Naturally, given the way that the Bills have performed defensively of late, writing this type of post - let alone reading it - is a highly difficult and aggravating exercise. In our first run, however, we're going to give it the old college try - all the while hoping that the team turns in a few big plays, circa Weeks 1-5, that will make this series far more tolerable than it will be this evening. Onward!
No. 5: Marcell Dareus stuffs Reggie Bush for a four-yard loss. I don't remember this happening; instead, I found it in the NFL.com play-by-play. If it's there, it happened, but clearly, it was also pretty meaningless. The game was well in hand for Miami.
No. 4: Chris Kelsay bats down a Matt Moore pass. In one of the more athletic plays you'll ever see from Kelsay, the veteran outside linebacker took on a chop block, defeated it, kept his balance, then leaped to bat a Moore pass out of the air. Again, the game was in hand and it was pretty meaningless, but a play's a play.

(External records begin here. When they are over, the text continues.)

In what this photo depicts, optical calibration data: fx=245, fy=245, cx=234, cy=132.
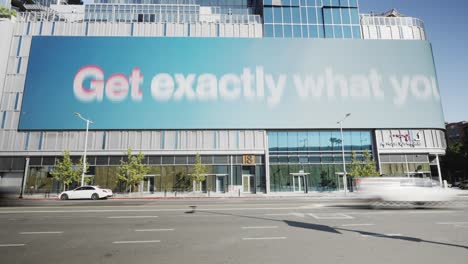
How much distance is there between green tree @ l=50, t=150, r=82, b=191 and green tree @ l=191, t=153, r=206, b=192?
15346 millimetres

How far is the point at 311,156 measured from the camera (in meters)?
37.3

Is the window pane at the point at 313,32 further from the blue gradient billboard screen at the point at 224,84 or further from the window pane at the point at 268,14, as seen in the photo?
the window pane at the point at 268,14

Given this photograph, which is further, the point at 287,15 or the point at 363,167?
the point at 287,15

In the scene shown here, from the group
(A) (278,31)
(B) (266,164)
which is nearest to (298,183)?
(B) (266,164)

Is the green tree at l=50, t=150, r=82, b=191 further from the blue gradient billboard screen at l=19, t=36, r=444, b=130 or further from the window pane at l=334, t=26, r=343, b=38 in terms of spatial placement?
the window pane at l=334, t=26, r=343, b=38

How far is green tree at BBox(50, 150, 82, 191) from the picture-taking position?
105ft

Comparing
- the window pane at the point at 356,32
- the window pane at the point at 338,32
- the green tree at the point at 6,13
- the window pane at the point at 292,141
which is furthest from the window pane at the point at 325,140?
the green tree at the point at 6,13

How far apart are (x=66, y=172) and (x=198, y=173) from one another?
17085mm

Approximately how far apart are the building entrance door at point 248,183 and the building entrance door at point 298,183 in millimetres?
6160

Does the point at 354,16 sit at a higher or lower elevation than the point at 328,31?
higher

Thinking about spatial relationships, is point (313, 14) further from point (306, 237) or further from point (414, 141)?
point (306, 237)

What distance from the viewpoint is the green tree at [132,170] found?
32500mm

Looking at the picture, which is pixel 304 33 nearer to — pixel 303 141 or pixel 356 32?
pixel 356 32

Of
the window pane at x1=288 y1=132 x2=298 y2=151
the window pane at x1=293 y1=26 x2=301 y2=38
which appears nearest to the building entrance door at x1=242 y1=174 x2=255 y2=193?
the window pane at x1=288 y1=132 x2=298 y2=151
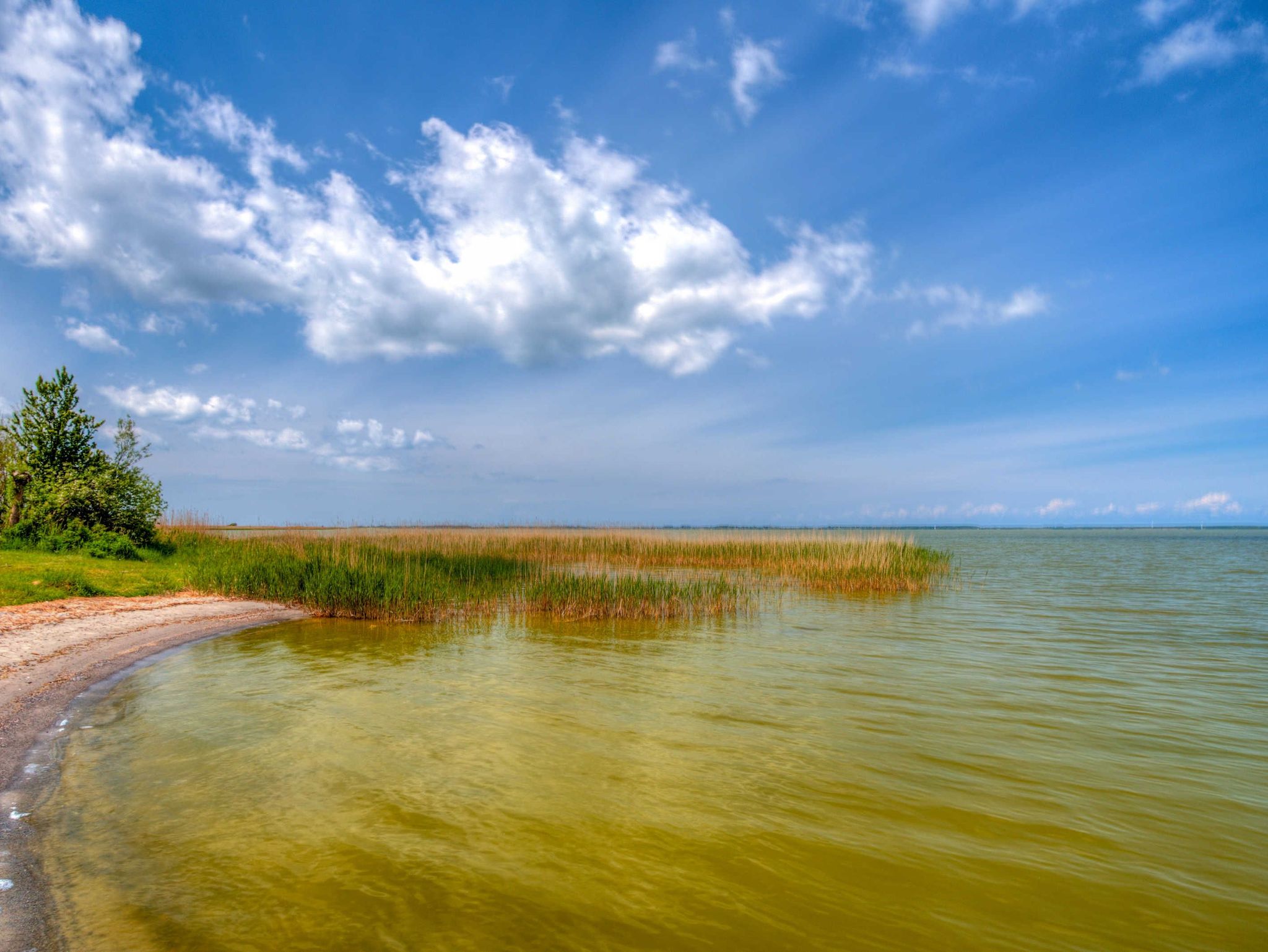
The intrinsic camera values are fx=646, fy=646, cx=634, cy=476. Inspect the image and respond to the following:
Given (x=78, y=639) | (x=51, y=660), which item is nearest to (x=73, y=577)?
(x=78, y=639)

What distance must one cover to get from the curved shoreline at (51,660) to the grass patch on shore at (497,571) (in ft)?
3.47

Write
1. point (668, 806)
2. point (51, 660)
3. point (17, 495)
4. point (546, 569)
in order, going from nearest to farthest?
point (668, 806), point (51, 660), point (17, 495), point (546, 569)

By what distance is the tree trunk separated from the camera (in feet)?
61.5

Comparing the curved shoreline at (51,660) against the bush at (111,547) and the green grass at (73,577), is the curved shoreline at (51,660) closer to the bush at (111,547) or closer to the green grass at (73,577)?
the green grass at (73,577)

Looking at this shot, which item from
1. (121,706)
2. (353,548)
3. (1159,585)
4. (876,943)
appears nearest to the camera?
(876,943)

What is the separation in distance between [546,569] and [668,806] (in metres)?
15.2

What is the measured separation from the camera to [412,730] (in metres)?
6.73

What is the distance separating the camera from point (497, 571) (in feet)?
60.9

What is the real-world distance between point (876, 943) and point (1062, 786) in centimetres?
291

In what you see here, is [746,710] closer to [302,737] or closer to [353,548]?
[302,737]

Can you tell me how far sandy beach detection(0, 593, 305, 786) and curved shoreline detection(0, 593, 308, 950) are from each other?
0.01 m

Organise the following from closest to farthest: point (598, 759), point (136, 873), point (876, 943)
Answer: point (876, 943) → point (136, 873) → point (598, 759)

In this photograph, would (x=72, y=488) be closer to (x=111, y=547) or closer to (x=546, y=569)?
(x=111, y=547)

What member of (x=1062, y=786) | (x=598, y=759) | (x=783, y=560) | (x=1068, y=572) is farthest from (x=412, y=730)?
(x=1068, y=572)
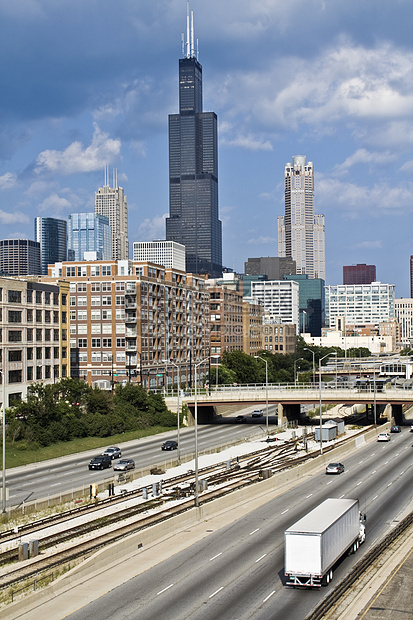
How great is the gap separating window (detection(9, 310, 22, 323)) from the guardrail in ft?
210

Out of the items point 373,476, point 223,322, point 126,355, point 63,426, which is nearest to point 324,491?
point 373,476

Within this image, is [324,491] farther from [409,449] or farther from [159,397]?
[159,397]

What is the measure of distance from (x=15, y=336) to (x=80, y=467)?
26963 millimetres

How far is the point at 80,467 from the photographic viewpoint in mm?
81188

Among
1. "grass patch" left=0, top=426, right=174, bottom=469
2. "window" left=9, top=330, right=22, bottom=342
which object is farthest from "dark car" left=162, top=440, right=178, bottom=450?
"window" left=9, top=330, right=22, bottom=342

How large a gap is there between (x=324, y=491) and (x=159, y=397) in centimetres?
6113

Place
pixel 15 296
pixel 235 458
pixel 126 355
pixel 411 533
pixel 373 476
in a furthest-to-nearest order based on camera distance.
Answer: pixel 126 355 < pixel 15 296 < pixel 235 458 < pixel 373 476 < pixel 411 533

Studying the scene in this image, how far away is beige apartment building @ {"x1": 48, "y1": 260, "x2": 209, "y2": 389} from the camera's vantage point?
13650cm

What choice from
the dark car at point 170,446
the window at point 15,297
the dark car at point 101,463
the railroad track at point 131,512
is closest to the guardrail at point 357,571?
the railroad track at point 131,512

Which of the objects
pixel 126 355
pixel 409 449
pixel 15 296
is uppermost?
pixel 15 296

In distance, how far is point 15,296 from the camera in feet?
335

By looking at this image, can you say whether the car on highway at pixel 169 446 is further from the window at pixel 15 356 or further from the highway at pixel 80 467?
the window at pixel 15 356

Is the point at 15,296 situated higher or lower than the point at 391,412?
higher

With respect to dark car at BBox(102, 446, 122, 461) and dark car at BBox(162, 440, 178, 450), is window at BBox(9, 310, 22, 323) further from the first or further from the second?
dark car at BBox(162, 440, 178, 450)
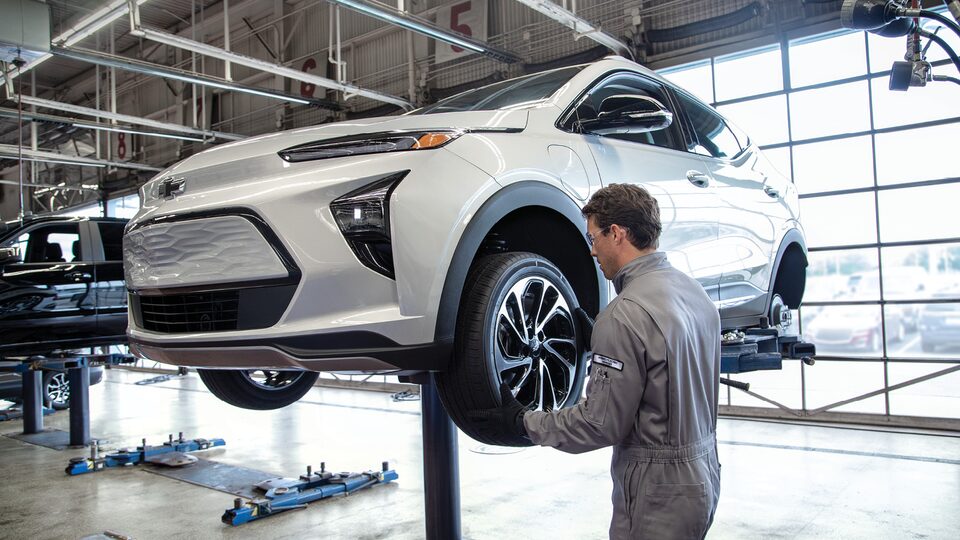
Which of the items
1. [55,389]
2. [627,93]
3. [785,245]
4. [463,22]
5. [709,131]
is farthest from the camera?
[463,22]

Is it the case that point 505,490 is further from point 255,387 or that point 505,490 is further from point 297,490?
point 255,387

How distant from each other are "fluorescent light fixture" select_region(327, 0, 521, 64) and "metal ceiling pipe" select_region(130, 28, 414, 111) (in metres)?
1.72

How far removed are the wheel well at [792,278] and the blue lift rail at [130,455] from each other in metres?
5.79

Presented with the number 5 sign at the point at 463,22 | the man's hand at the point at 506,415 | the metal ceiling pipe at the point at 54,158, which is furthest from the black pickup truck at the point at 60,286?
the metal ceiling pipe at the point at 54,158

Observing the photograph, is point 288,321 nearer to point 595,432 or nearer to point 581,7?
point 595,432

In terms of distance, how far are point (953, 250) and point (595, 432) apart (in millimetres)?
7070

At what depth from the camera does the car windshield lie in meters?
2.49

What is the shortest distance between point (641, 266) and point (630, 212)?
0.15 m

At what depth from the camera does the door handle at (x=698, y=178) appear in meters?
2.97

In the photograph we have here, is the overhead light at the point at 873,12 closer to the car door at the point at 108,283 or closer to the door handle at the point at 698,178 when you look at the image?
the door handle at the point at 698,178

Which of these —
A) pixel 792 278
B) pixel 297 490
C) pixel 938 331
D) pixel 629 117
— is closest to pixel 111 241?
pixel 297 490

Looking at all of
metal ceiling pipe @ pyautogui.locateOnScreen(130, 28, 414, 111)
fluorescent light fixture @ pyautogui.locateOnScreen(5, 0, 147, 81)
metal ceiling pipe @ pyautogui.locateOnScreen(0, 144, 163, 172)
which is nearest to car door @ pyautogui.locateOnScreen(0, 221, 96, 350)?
fluorescent light fixture @ pyautogui.locateOnScreen(5, 0, 147, 81)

No. 3: Drayton Florence knocks a ball out of Brandon Marshall's hands. Marshall was held in check by Buffalo, but on this play, he beat Florence pretty cleanly. The veteran cornerback got back in time to knock the ball out of Marshall's hands right as he was going to make the reception. Then Florence ruined the effort by raising his hands in the air as if he were celebrating a pass breakup that ended the Super Bowl; in reality, he was already on the wrong end of a blowout.
No. 2: Nick Barnett sacks Moore. Buffalo's coverage does its job - novel concept - and Moore has nowhere to go with the ball. Barnett, playing a short zone, vacates it and sacks Moore after several excruciating seconds of meandering behind the line of scrimmage. It'll end up being the easiest sack of Barnett's career.
No. 1: Kelvin Sheppard ignites a safety. A quarter of Buffalo's scoring output occurred on an irrelevant safety with the outcome no longer in question. Pinned on their own goal line, Miami ran the ball, but Sheppard hit Dolphins runner Daniel Thomas in the end zone, and the rest of Buffalo's improved run defense had enough push to keep him there. Bam: Dolphins 35, Bills 8. 13 minutes remaining. Can you say comeback? Nope.